# What you will do:
Only one portion of the data is to be written out: from the line bearing "genus: Capricornis" through the line bearing "label granularity: sequence-level". Write it exactly as it appears.

# Dataset:
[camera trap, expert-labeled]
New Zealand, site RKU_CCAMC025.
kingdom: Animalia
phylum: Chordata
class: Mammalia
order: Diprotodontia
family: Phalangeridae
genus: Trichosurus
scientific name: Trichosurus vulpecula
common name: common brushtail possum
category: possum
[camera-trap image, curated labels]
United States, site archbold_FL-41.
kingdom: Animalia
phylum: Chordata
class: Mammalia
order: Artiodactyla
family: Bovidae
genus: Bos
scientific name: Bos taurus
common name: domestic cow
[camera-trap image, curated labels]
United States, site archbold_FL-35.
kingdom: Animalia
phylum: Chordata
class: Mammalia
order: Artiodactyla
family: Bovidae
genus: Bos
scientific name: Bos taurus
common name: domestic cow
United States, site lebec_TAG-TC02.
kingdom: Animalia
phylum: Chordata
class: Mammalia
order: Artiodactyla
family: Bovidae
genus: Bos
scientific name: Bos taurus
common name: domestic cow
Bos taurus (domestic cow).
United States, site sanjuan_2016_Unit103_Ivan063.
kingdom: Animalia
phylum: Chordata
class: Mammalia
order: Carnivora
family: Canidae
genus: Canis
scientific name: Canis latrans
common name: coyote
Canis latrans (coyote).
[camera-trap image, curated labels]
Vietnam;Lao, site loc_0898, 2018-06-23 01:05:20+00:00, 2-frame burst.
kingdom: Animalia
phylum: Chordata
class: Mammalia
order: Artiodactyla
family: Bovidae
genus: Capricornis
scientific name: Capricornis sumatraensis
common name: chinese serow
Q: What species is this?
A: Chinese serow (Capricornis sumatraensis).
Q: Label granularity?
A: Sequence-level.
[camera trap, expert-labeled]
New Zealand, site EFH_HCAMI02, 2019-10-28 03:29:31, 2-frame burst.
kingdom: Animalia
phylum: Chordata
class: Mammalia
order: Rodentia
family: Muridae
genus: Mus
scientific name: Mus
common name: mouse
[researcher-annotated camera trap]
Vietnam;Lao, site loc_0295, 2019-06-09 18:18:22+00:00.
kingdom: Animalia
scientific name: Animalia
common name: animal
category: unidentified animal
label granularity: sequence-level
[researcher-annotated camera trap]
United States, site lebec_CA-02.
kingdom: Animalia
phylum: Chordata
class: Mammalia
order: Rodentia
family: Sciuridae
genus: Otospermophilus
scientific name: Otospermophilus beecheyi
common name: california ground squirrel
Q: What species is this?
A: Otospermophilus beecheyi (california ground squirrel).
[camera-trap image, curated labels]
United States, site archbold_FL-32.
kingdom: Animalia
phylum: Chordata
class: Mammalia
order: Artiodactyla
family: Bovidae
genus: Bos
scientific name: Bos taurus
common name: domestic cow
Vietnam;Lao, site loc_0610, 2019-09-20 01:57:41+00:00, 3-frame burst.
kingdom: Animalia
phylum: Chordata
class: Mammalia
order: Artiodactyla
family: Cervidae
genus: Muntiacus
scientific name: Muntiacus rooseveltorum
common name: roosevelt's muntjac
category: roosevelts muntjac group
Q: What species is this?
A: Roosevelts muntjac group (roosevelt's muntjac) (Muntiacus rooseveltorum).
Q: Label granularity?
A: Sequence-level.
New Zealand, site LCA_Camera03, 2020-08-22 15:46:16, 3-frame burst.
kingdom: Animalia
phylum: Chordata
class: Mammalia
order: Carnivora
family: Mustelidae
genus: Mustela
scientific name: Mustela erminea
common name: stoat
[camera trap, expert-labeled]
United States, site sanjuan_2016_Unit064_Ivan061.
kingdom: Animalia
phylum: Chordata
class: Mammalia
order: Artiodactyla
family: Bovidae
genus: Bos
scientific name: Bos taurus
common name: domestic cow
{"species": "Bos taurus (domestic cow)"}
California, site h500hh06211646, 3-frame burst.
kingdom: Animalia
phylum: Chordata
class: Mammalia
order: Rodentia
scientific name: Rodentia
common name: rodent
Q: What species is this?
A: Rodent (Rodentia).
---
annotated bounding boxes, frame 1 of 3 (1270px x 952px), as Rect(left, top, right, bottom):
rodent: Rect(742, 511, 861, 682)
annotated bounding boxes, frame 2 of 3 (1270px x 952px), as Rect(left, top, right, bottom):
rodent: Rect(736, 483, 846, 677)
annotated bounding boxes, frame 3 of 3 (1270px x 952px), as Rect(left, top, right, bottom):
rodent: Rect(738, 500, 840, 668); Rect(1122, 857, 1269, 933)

# Task output:
genus: Capricornis
scientific name: Capricornis sumatraensis
common name: chinese serow
Q: What species is this?
A: Chinese serow (Capricornis sumatraensis).
Q: Label granularity?
A: Sequence-level.
[camera trap, expert-labeled]
New Zealand, site EFH_HCAMI02, 2019-10-28 03:29:31, 2-frame burst.
kingdom: Animalia
phylum: Chordata
class: Mammalia
order: Rodentia
family: Muridae
genus: Mus
scientific name: Mus
common name: mouse
[researcher-annotated camera trap]
Vietnam;Lao, site loc_0295, 2019-06-09 18:18:22+00:00.
kingdom: Animalia
scientific name: Animalia
common name: animal
category: unidentified animal
label granularity: sequence-level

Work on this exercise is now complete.